Cuando me reencontré con mi fantasma: Valentín

Hay una historia que siempre me ha dado mucha vergüenza contar. De hecho, la conocen muy poquitas personas y aún me sonrojo cuando la pienso.

Cuando tenía 7 años y vivía en Carabanchel (en aquel tiempo el barrio era bastante conflictivo), mis padres me “obligaron” a hacer karate. Supongo que es la historia de muchos niños. Había que aprender a defenderse y nuestros padres nos mandaban a hacer artes marciales, como si fuéramos a reencarnarnos en Bruce Lee.

El caso es que iba a un gimnasio del barrio. Había de todo y los dueños, amigos de mis padres, eran gente de la calle de toda la vida. Muy metidos en el día a día del barrio y conocedores de todo lo que circulaba por allí.

No tenía escapatoria porque mi profe era el amigo de mi padre. Me recogía dos días por semana, me llevaba con él y luego me traía. No había excusa, aunque yo me ponía "malo" a menudo.

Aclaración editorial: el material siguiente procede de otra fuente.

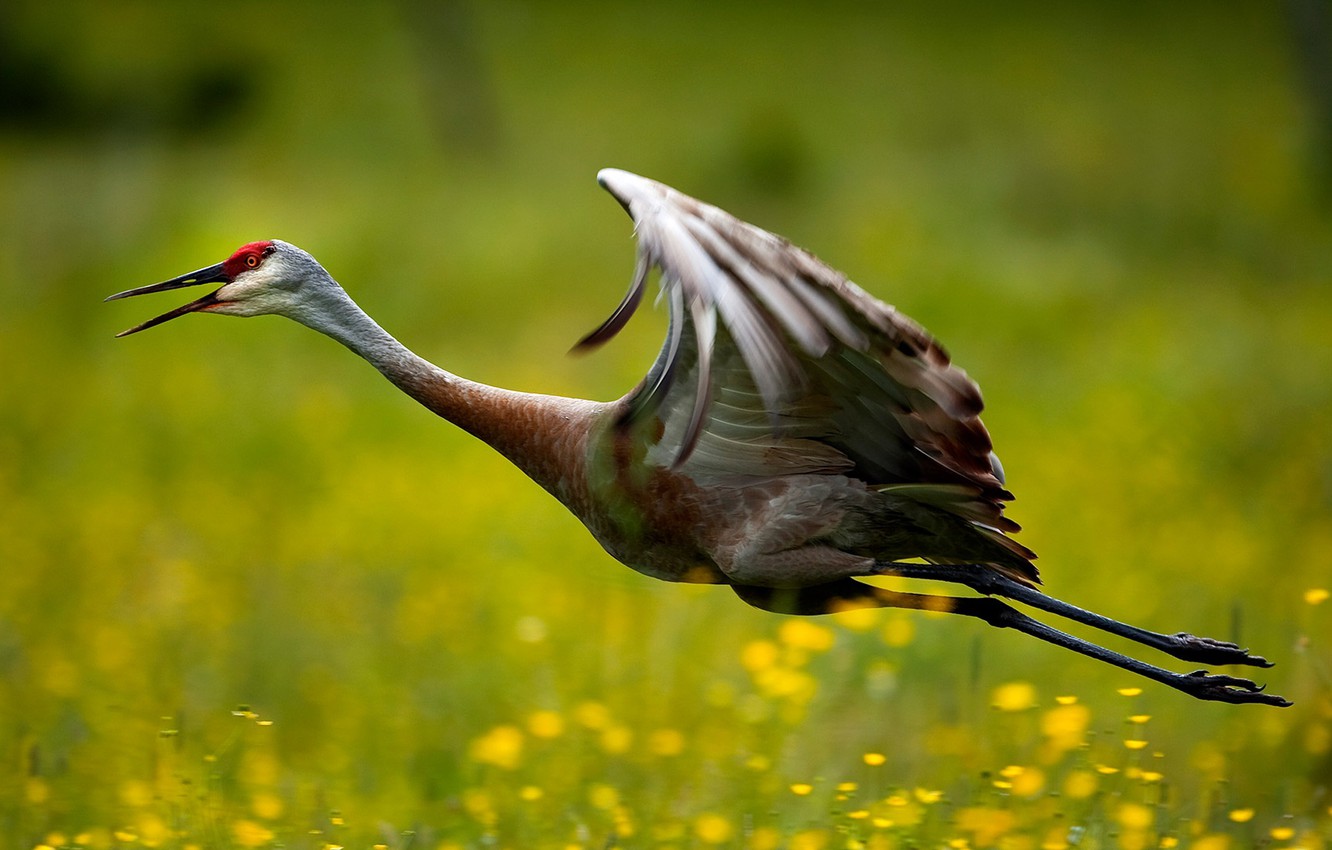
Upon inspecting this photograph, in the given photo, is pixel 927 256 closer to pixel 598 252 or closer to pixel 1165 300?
pixel 1165 300

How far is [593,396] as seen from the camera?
8695mm

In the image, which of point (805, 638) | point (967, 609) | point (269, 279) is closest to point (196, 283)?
point (269, 279)

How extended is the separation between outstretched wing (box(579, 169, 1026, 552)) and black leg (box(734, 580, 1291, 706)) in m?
0.21

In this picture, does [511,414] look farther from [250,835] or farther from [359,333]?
Answer: [250,835]

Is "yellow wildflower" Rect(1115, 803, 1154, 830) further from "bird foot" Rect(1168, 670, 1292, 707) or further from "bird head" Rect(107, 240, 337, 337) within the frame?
"bird head" Rect(107, 240, 337, 337)

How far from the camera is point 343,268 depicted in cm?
1067

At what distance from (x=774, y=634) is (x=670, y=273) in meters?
3.34

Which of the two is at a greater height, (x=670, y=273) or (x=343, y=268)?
(x=343, y=268)

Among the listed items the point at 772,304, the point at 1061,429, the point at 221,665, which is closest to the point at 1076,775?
the point at 772,304

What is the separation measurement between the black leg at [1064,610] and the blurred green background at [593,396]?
0.25m

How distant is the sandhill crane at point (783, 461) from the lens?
3357 millimetres

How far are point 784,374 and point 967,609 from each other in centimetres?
125

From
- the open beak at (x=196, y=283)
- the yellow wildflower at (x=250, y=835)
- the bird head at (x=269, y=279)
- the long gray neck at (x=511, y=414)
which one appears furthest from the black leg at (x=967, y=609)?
the open beak at (x=196, y=283)

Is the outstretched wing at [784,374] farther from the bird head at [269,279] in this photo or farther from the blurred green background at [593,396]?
the bird head at [269,279]
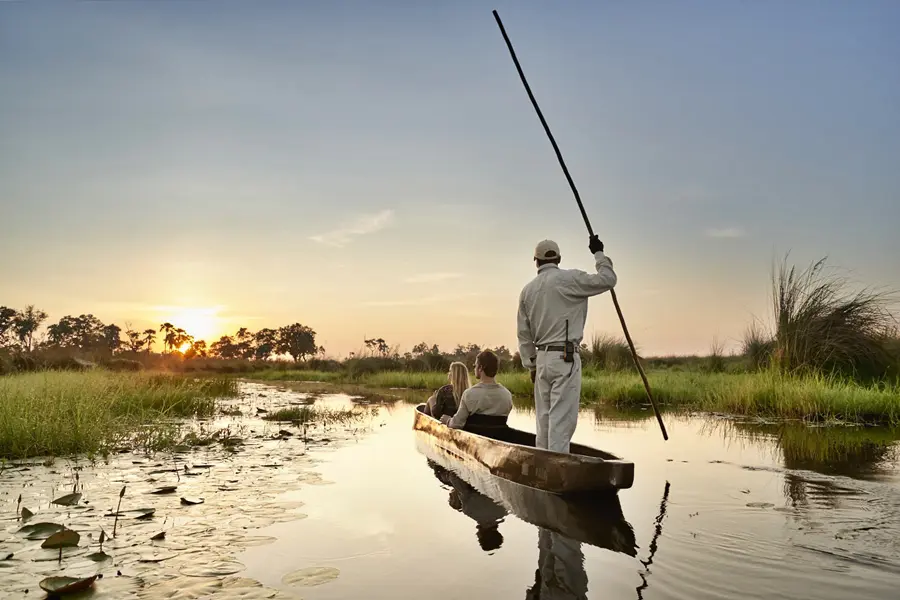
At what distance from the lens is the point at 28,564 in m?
4.22

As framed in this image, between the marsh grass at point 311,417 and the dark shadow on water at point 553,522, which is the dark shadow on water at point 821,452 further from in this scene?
the marsh grass at point 311,417

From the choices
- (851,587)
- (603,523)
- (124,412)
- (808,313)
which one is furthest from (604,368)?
(851,587)

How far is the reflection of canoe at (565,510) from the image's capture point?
4957mm

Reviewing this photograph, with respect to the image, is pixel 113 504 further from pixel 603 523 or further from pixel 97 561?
pixel 603 523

Y lo hacía porque, aunque me encantaba el karate, al final de la clase siempre hacíamos combate. Y el cinturón más alto de la clase, Valentín, un niño algo más mayor que yo y cinturón azul, la tomó conmigo. Siempre me elegía a mí, y me zurraba de lo lindo.

El caso es que me quitaba las ganas de ir a entrenar. Fueron 3 años de bastante sufrimiento con el tema.

Pero, la vida es increíble. Nos mudamos a otro barrio. Un Pozuelo de la época que no es el Pozuelo de hoy. Y el caso es que elegí reempezar con las artes marciales. Pregunté un día en las actividades municipales y con 12 años convencí a mis padres para que me apuntaran a jiu jitsu.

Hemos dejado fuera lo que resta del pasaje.